** start RECORDS SHOWN **

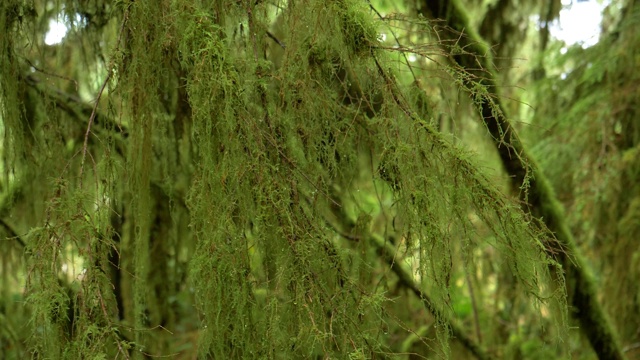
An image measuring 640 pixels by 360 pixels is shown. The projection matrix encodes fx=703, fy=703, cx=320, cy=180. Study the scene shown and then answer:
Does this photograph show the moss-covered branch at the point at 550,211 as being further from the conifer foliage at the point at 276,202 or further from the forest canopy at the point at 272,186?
the conifer foliage at the point at 276,202

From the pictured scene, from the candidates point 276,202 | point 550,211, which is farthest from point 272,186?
point 550,211

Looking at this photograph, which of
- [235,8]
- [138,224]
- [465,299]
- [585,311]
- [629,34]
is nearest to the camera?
[235,8]

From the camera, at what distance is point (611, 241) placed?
154 inches

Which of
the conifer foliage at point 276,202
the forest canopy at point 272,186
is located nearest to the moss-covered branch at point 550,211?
the forest canopy at point 272,186

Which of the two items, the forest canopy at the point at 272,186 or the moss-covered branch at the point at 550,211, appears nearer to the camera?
the forest canopy at the point at 272,186

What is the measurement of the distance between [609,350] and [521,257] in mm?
2155

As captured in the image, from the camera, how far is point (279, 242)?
1.49 meters

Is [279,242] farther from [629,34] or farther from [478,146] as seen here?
[629,34]

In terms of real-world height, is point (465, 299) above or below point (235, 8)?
below

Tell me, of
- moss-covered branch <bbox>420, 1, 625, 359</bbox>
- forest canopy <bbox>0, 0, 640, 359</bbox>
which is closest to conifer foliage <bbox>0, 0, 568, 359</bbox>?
forest canopy <bbox>0, 0, 640, 359</bbox>

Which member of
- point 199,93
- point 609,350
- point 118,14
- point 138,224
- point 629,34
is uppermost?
point 629,34

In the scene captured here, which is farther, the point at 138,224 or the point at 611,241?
the point at 611,241

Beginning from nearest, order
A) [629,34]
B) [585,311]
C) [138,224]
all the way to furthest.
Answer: [138,224] → [585,311] → [629,34]

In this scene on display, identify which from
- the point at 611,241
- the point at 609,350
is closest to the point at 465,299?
the point at 611,241
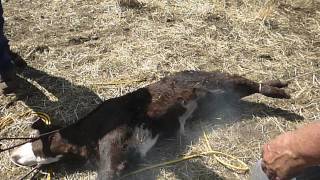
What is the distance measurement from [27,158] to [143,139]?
1.16 metres

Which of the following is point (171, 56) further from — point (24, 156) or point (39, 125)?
point (24, 156)

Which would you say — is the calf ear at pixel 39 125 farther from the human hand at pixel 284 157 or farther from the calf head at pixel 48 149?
the human hand at pixel 284 157

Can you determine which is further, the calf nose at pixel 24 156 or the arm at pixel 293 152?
the calf nose at pixel 24 156

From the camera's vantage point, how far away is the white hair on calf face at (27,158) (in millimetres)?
4199

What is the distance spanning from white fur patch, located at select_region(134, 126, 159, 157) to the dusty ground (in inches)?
4.9

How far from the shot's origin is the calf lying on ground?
4.12 meters

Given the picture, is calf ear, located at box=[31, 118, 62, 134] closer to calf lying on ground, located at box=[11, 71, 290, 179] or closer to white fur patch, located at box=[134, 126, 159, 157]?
calf lying on ground, located at box=[11, 71, 290, 179]

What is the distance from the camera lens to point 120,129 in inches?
164

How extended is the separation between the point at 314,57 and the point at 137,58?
7.64ft

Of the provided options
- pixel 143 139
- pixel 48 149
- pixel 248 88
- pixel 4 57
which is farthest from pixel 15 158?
pixel 248 88

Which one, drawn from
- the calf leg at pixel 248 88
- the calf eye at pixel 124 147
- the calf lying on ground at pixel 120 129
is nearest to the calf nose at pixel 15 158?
the calf lying on ground at pixel 120 129

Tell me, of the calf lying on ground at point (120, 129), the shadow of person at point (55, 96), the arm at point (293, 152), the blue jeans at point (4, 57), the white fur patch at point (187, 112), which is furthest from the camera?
the blue jeans at point (4, 57)

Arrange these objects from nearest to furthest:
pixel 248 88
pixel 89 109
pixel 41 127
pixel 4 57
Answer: pixel 41 127 < pixel 248 88 < pixel 89 109 < pixel 4 57

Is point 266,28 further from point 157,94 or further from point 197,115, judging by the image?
point 157,94
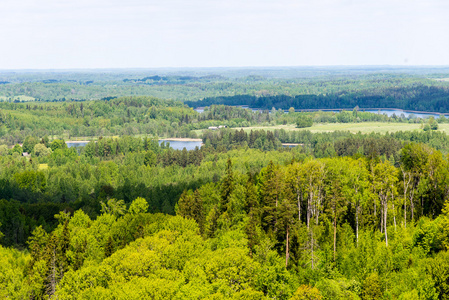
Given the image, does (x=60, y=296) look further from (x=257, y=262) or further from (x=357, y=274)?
(x=357, y=274)

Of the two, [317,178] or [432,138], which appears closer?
[317,178]

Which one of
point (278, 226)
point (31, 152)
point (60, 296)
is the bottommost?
point (31, 152)

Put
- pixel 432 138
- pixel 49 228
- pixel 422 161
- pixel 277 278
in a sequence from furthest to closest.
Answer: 1. pixel 432 138
2. pixel 49 228
3. pixel 422 161
4. pixel 277 278

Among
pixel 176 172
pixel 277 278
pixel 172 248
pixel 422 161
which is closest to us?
pixel 277 278

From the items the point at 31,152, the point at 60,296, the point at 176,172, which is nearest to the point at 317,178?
the point at 60,296

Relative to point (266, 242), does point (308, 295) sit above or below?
above

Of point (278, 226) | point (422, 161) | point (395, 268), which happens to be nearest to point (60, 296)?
point (278, 226)

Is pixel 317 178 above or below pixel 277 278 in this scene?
above

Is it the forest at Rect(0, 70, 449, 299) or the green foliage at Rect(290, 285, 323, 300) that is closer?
the green foliage at Rect(290, 285, 323, 300)

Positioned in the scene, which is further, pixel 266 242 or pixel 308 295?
pixel 266 242

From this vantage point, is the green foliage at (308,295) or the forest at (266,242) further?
the forest at (266,242)
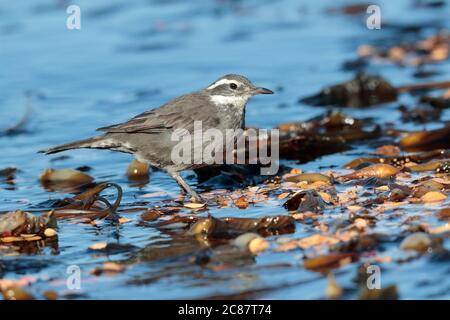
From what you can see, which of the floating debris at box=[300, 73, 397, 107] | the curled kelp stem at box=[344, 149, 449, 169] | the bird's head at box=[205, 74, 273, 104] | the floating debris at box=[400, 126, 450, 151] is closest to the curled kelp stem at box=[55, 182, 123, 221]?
the bird's head at box=[205, 74, 273, 104]

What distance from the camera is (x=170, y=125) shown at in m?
10.3

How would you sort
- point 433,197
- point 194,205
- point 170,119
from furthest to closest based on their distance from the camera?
1. point 170,119
2. point 194,205
3. point 433,197

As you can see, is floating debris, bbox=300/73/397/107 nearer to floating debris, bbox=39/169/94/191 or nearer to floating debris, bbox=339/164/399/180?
floating debris, bbox=339/164/399/180

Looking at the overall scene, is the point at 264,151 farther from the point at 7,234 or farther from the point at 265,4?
the point at 265,4

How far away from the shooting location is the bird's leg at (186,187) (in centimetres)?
993

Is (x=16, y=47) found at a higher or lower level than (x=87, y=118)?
higher

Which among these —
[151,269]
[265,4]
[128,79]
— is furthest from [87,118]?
[265,4]

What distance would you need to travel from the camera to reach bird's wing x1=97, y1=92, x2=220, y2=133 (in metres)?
10.3

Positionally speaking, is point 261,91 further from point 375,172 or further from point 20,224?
point 20,224

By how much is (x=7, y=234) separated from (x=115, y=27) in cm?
1225

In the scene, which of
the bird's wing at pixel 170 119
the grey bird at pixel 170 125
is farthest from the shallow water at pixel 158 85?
the bird's wing at pixel 170 119

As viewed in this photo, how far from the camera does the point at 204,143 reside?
33.0ft

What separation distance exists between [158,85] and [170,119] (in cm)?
568

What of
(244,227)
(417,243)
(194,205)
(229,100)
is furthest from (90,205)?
(417,243)
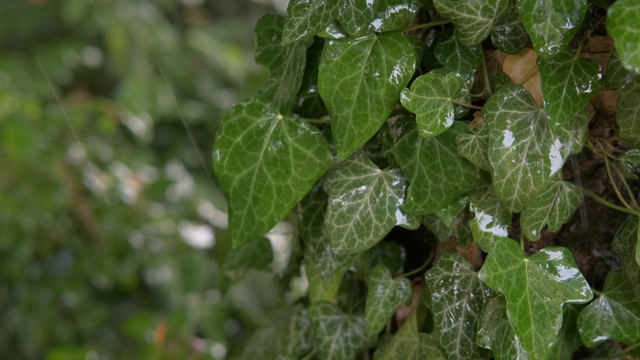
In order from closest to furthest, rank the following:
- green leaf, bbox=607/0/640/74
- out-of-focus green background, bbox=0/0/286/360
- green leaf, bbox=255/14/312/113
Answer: green leaf, bbox=607/0/640/74
green leaf, bbox=255/14/312/113
out-of-focus green background, bbox=0/0/286/360

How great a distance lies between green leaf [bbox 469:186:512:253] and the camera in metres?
0.65

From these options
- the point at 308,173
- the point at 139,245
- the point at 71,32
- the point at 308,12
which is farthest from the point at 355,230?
the point at 71,32

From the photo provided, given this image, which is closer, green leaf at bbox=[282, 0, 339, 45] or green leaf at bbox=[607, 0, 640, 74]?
green leaf at bbox=[607, 0, 640, 74]

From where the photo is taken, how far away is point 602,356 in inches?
28.8

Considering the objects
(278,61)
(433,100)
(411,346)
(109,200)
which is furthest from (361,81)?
(109,200)

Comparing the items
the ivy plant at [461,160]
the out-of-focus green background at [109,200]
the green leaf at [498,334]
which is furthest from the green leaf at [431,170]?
the out-of-focus green background at [109,200]

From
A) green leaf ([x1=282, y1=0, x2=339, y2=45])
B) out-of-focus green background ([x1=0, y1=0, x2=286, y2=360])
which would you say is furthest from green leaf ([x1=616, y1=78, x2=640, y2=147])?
out-of-focus green background ([x1=0, y1=0, x2=286, y2=360])

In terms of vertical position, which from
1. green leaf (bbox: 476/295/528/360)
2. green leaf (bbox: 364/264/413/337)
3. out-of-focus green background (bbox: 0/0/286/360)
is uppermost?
green leaf (bbox: 476/295/528/360)

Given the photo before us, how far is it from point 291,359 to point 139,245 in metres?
1.22

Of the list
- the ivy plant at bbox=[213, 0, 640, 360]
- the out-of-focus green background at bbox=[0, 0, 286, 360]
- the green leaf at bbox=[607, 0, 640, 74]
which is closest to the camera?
the green leaf at bbox=[607, 0, 640, 74]

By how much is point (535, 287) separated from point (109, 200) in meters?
1.52

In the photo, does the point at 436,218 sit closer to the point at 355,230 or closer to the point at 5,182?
the point at 355,230

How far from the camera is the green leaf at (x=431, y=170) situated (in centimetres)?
65

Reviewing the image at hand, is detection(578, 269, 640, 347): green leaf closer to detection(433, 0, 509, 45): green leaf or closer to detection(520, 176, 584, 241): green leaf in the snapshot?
detection(520, 176, 584, 241): green leaf
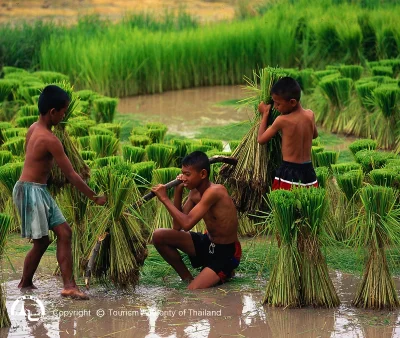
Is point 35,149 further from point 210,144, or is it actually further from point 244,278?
point 210,144

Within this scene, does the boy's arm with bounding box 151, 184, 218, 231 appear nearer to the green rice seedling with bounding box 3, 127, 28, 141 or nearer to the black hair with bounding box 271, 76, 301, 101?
the black hair with bounding box 271, 76, 301, 101

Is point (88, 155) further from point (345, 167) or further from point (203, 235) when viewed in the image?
point (345, 167)

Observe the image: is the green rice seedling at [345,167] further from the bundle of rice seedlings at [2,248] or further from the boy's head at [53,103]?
the bundle of rice seedlings at [2,248]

** end RECORDS SHOWN **

_SET EXERCISE_. Copy word for word the records from the line with "From the camera's" to the line with "4.12 meters", both included.

_RESPONSE TO THIS EXERCISE_.
From the camera's vantage point, how far away is the white hair on calf face at (27,158) (in millimetres)?
4199

What is the distance spanning from white fur patch, located at select_region(134, 126, 159, 157) to the dusty ground (in inches)?
4.9

How far from the shot's origin is the calf lying on ground?
4.12 meters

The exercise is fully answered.